PHOTO EDOUARD PLANTE-FRÉCHETTE, THE PRESS

Théo Germond Trudeau shows plants at the foot of which the coop has spread grass clippings and shredded branches.

Other materials are fortunately brought to him, such as the grass cut in the vicinity by the municipality, part of which is found at the foot of turnip and turnip plants. The pruning company Arboriculture de Beauce also delivered branches crushed into shavings, which the coop uses as mulch. And last year, she had asked her members to bring dead leaves to spread them in the fields.
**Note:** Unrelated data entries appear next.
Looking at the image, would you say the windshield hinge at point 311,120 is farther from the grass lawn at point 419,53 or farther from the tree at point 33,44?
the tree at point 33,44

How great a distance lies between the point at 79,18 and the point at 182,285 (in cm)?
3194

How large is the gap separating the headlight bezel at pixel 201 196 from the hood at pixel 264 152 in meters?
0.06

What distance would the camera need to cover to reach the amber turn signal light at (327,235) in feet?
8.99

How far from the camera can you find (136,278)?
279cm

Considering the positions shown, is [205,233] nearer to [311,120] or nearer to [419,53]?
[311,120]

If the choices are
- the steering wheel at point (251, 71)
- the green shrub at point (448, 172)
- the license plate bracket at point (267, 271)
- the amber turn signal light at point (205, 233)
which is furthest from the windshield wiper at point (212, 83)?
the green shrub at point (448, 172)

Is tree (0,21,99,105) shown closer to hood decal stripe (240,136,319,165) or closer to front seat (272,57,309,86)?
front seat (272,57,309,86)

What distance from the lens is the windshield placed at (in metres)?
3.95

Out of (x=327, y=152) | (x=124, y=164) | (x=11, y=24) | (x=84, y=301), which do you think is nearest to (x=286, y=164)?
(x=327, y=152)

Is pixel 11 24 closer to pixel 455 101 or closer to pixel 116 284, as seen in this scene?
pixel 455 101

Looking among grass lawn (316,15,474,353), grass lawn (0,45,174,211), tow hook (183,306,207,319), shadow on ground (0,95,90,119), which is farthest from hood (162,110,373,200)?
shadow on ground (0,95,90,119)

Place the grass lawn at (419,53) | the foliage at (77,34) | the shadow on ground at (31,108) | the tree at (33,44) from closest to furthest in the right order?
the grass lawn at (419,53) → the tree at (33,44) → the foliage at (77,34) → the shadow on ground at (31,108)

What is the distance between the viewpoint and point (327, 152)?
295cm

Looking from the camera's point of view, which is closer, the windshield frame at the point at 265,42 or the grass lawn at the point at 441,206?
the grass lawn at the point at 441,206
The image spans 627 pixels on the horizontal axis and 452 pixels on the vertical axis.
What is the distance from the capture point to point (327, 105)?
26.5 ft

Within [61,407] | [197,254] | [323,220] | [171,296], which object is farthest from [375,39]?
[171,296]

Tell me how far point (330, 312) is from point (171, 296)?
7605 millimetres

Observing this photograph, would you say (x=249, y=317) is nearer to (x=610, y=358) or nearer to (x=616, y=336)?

All these residues contribute to “taking care of the earth”, a central principle of the permaculture practiced by Les Choux Gras.

“People tend to ‘clean’ their garden and leave the ground bare in the winter because to them it’s clean and ready for spring. But it goes against what nature would like, because it’s like an open wound, ”illustrates Mme Levesque.


PHOTO EDOUARD PLANTE-FRÉCHETTE, THE PRESS

Théo Germond Trudeau at work

A second life

Residual materials are not the only ones to experience a new life here.

The 5.5 hectares cultivated and developed by Les Choux Gras were previously operated by the Notre-Dame-du-Perpétuel-Secours congregation, whose former convent can be seen below.

The vision of the coop, which also provides training and consulting in permaculture in the south of Bellechasse, convinced the sisters to sell their land to it in 2018. They even made a donation of $40,000 to help the development of a feeder park in a vast uncultivated field located on the other side of the stream.


PHOTO EDOUARD PLANTE-FRÉCHETTE, THE PRESS

Caroline Lévesque, general manager of the Les Choux Gras cooperative, in the abandoned orchard on the property, which the coop has undertaken to revitalize

This park, open to the public, will allow you to see concrete examples of permaculture. The project, which will be the subject of a crowdfunding campaign next spring, will include fruit trees and shrubs, nut trees, perennial vegetables such as asparagus and sorrel, mushrooms and medicinal plants, but also benches and artistic spaces.